I’ve experienced it and I’ve heard it first-hand from my best friends and really every other new mom I know. The warnings, the comments, the “I told you so’s”, and the ever-famous and beloved “just you wait!”. You’re judged for being too careful and cautious but also judged for being too relaxed and care-free with your child. You’re judged for the way you feed your baby and on what schedule, what car seat you put them in, how you soothe them, if you soothe them too much, where they sleep, how you put them to sleep and the list goes on and on…and on. But one thing you can count on with such great certainty is that if you are a new mom you don’t know anything about ANYTHING. That’s right, take a step back and just let all the other incredible moms who have “been there, done that” combine their shitty, unwanted opinions and raise your baby for you. I’m sure it’ll end up perfectly! *rolls eyes*
I know that all of you fellow mothers out there feel this on a deep level, and if you don’t, it’s probably because you’ve been told not to by another very wise person who knows better.
I spent a lot of time in my postpartum, and still do to this day, brooding silently/ venting to all of my friends about all of the judgment and obnoxious comments and opinions you get in this season of life. It’s something that has gotten under my skin since day one and from what I hear…I’m not alone.
I think it’s high time we all team up and share some tools to put in our “Mama Tool Belt” to best combat and deflect this BS.
- Smile and say, “Thank you so much for your opinion!”If you aren’t the confrontational type this response is hand-crafted for you. Instead of acknowledging or further discussing/defending yourself, you’re shutting down the situation right then and there in an extremely polite way.

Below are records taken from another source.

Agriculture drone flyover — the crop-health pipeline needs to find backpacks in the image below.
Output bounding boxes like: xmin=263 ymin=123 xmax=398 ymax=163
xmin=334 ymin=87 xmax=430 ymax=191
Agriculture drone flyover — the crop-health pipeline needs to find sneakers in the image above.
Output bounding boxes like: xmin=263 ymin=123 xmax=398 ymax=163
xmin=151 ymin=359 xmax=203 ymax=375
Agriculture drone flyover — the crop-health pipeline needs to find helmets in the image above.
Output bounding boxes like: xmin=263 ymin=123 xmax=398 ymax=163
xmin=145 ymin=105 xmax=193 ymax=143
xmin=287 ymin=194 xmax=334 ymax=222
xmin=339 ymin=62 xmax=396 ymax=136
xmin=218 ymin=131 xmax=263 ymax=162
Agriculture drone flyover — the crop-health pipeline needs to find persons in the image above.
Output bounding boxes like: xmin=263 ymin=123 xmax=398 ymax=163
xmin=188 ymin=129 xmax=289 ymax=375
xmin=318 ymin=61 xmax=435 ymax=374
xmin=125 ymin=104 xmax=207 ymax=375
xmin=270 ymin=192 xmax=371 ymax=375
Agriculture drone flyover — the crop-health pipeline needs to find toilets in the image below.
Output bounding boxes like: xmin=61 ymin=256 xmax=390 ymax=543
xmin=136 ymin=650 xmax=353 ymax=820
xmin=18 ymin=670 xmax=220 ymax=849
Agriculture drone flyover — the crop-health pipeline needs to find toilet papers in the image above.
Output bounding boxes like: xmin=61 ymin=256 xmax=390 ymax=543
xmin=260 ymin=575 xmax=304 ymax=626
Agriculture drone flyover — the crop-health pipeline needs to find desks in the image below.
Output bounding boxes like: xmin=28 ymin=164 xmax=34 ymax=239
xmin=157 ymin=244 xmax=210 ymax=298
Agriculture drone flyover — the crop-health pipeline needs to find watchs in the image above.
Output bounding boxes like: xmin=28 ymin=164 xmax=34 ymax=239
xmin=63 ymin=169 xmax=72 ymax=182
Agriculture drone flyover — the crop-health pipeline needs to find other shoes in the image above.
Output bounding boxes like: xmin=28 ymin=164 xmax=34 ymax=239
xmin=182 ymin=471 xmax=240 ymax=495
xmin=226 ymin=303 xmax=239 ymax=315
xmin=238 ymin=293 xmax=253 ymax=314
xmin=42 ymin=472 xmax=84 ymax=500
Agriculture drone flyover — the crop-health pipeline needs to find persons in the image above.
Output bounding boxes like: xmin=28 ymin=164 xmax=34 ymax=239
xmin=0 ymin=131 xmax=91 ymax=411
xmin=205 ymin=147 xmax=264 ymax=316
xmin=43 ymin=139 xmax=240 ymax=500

You’re not agreeing or letting them walk all over you but you’re getting the point across with a silent and internal middle finger.
- If the smile and nod strategy doesn’t suit your needs or just simply doesn’t cut it in the moment you could try the “I’m actually doing it this way, and here’s why…”. This one has worked for me many times. When someone offers a piece of advice or tells you to do something a different way it’s important that they know that they don’t, in fact, know everything. And that you DO, in fact, know what you’re doing. By confidently sharing with them what you’re doing and WHY you’re doing it they’re going to see that you know what is best for you and for your baby.
- If the polite acknowledgement or the confident explanation options aren’t your cup of tea or you just need something stronger I, Honest Mama, give you permission to put said person in their place and tell them to “F&*$ OFF!”
You don’t even want to know how many times I’ve wanted to, and then dreamt of, telling off other mothers or just people who try to impose their views and opinions on me…but I haven’t. I’m not a confrontational person and I steer clear from arguments far too often. But what I’ve learned through my mere 3 years as a mother is that I, and only I, know what’s best for my baby. It is MORE than acceptable to advocate for him and my decisions in raising him. I have exercised more than ever before my ability to speak up for myself mostly because I’m speaking up for my baby. It’s easier to do uncomfortable things for the most important person in my world who can’t advocate for himself.
In the end, no two babies are the same just the way no two mothers are the same. Which means that no two parenting styles are going to match perfectly which therefore means that no one, I repeat, NO ONE should be telling another mother what to do or how to do it. Rather than imposing our views on another mom or tearing them down, we should all be working hard to build each other up. Motherhood is scary enough as it is, we certainly don’t need added unnecessary fears from outside forces.
I want to empower my fellow mothers to do you, parent the way YOU know is best for you, and kindly (or not kindly) tell anyone who thinks otherwise to mind their own business. Keep making the best choices for you and your sweet baby and know with absolute certainty that they are right and good because they are yours. This season of life is beautiful and is meant to be so. Don’t let the opinions, judgements, and comments of others diminish that for even a second. Don’t doubt yourself. You are a fierce and beautiful force in this world and you know what the hell you’re doing. You go, glen coco.